__Task to carry out__
Render the records below as a JSON list of strings, with one string per line and blank lines left out.

[Spatial reasoning question data]
◇ ◇ ◇ ◇ ◇ ◇ ◇

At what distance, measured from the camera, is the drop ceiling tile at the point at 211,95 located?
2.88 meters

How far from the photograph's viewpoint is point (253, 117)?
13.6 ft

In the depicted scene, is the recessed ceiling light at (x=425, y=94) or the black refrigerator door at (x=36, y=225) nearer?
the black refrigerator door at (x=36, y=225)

◇ ◇ ◇ ◇ ◇ ◇ ◇

__Result of this exercise__
[
  "At what distance, measured from the camera, is the drop ceiling tile at the point at 211,95 located?",
  "2.88 meters",
  "How far from the photograph's viewpoint is point (253, 117)?",
  "13.6 ft",
  "In the depicted scene, is the recessed ceiling light at (x=425, y=94) or the black refrigerator door at (x=36, y=225) nearer?",
  "the black refrigerator door at (x=36, y=225)"
]